Heng Fa Chuen is in Primary One Admission (POA) School Net 16. Within the school net are multiple aided schools (operated independently but funded with government money) and two government schools: Shau Kei Wan Government Primary School and Aldrich Bay Government Primary School.

==Transport==
Heng Fa Chuen is served by the station of its namesake on the MTR Island line. Blocks 1 to 18 are situated on a podium above the MTR Chai Wan Depot, which houses and maintains the trains serving the line.

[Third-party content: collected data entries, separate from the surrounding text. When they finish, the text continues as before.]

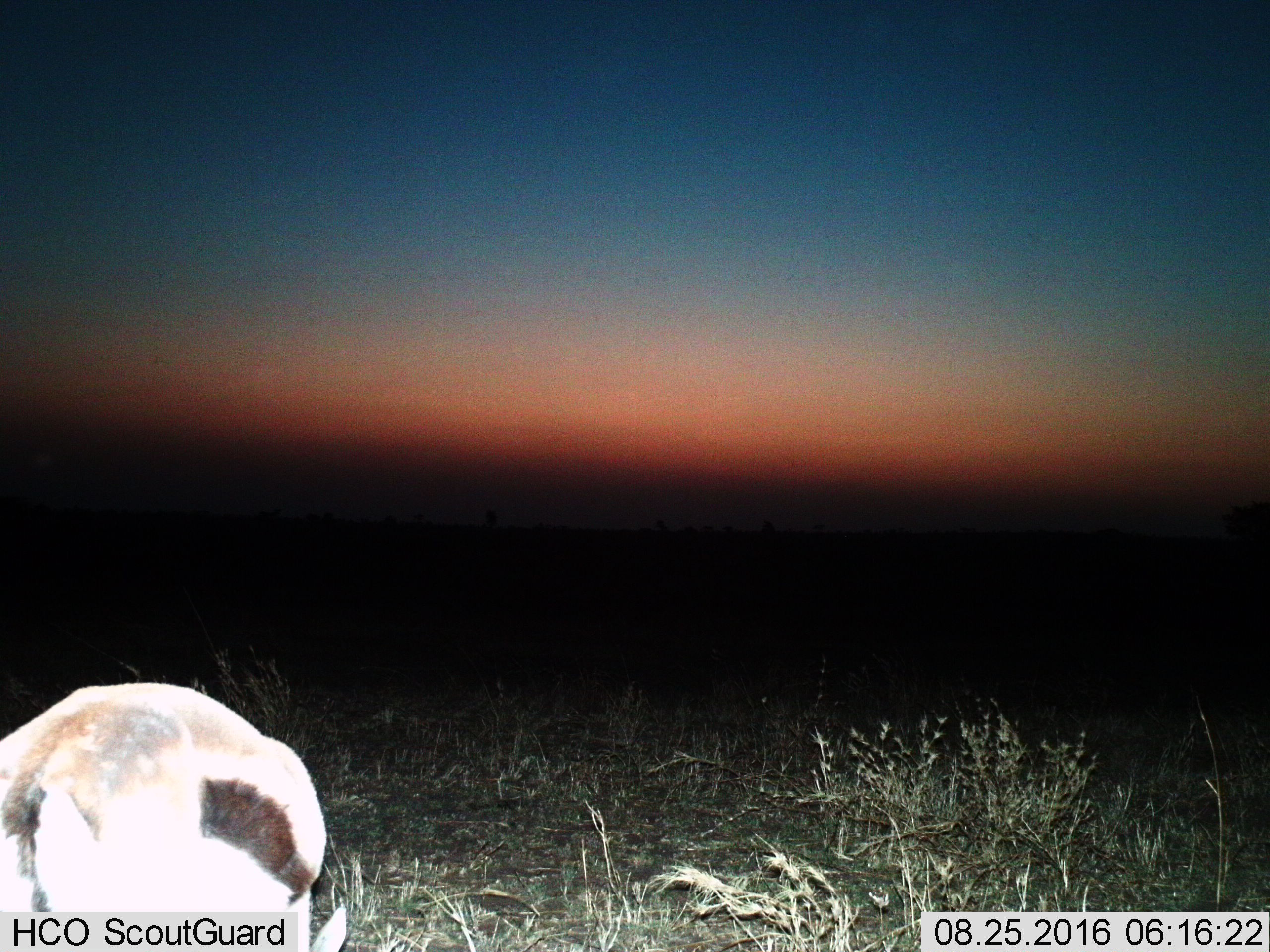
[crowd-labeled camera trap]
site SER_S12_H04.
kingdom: Animalia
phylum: Chordata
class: Mammalia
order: Artiodactyla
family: Bovidae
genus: Eudorcas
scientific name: Eudorcas thomsonii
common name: thomson's gazelle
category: gazellethomsons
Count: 1.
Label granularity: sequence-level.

There is a bus terminus opposite residential blocks 49 and 50, serving route 8 to Wan Chai, route 85 to Braemar Hill (late evening trips are to North Point Ferry Pier), rush-hour only route 118P to Cheung Sha Wan via the Cross-Harbour Tunnel and rush-hour only route 608P to Kai Tak via the Eastern Harbour Tunnel. There are two green minibus routes (62 and 62A) between Heng Fa Chuen and Siu Sai Wan.